キャッチコピーCase No.25 見慣れた言葉で独自性

キャッチコピーの事例を取り上げる第25回は、日本郵政グループのキャッチコピーです。

進化するぬくもり。

コピーライターは、野澤幸司さん。

日本郵政グループは、『お客さまと地域を支える「共創プラットフォーム」の実現』を目指しており、2022年4月1日より「進化するぬくもり。」をキャッチコピーに、コミュニケーションを展開しています。

「JP CAST」(郵便局の魅力を発信するメディア)には、2024年2月現在、このキャッチコピーに込められた想いがつぎのように記されています。

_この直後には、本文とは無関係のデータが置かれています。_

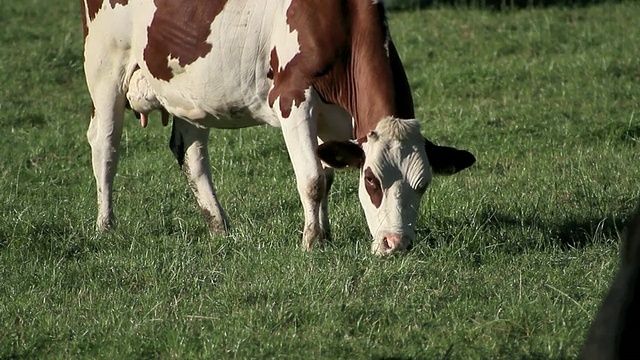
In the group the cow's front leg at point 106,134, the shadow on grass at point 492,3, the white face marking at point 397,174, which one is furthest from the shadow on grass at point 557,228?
the shadow on grass at point 492,3

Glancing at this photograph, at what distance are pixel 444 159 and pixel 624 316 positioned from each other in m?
3.70

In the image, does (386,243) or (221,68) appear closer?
(386,243)

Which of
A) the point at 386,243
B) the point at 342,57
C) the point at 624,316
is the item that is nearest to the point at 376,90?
the point at 342,57

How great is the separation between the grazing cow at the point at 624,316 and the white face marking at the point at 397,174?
10.6 ft

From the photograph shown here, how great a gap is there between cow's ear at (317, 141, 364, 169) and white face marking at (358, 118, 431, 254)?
10cm

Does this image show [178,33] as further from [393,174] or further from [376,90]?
[393,174]

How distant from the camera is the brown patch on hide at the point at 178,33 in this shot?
870 centimetres

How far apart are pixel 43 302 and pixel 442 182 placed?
403 cm

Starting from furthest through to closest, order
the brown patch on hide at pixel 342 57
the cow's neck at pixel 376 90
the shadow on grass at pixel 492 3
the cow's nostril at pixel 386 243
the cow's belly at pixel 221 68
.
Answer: the shadow on grass at pixel 492 3, the cow's belly at pixel 221 68, the brown patch on hide at pixel 342 57, the cow's neck at pixel 376 90, the cow's nostril at pixel 386 243

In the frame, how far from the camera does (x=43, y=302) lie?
693 cm

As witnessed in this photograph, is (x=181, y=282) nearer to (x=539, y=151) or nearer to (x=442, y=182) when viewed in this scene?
(x=442, y=182)

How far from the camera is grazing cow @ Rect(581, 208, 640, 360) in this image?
427cm

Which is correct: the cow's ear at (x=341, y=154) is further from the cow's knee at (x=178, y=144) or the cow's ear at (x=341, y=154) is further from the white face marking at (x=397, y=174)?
the cow's knee at (x=178, y=144)

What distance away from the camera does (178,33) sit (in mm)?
8836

『この言葉には、郵便局らしさである「身近」、「何でも相談できる」、「やさしい(優しい・易しい)」といった価値を『ぬくもり』という言葉で表現し、お客さまにはその『進化』を感じていただきたい。そして、これまで以上にお客さまと地域のための郵便局となり、時代に合わせてより良く変わっていく日本郵政グループと商品・サービスを愛していただきたい、そういった想いを込めています。』

日本郵政グループのキャッチコピーのキーワードが「ぬくもり」というのは、ぴったりだと思います。郵便局は高齢者にやさしいですね。郵便局に行ったときに、従業員が高齢者に親身に応対しているのを何度も見たことがあります。ゆうちょ銀行のほうが都市銀行よりも利用しやすいという高齢者の方も多いのではないでしょうか。そんな印象を私は持っています。

もう一つの「進化する」という言葉は、上述の「時代に合わせてより良く変わっていく」という部分を訴求しています。このような「進化する、変わる、変える」といったアピールは多くの企業が行っていますが、このキャッチコピーは、「進化する」という言葉を、普段同じ文中で使われることがない言葉(ぬくもり)と組み合わせることによって、独自性をつくり出しています。

「ぬくもり」は、一般的には「いつまでも変わらないもの」というイメージではないでしょうか。「変わらないぬくもりを」的な使われ方です。「進化するぬくもり」は、それとは逆です。そのため、「進化する」も「ぬくもり」もよく見かける言葉でありながら、その組み合わせは独自性を打ち出せるのだと思います。

当コンテンツの目的は事例を集めて、キャッチコピーの型や作り方を自分なりに考えてみることですが、今回のキャッチコピーは、前に書いた、「一般的な連想の範囲にない言葉の組み合わせを作る」という作り方の一例でもあります。見慣れた人気ワードの組み合わせであっても、普段同じ文中で使われない組み合わせならば独自性のあるキャッチコピーになりそうです。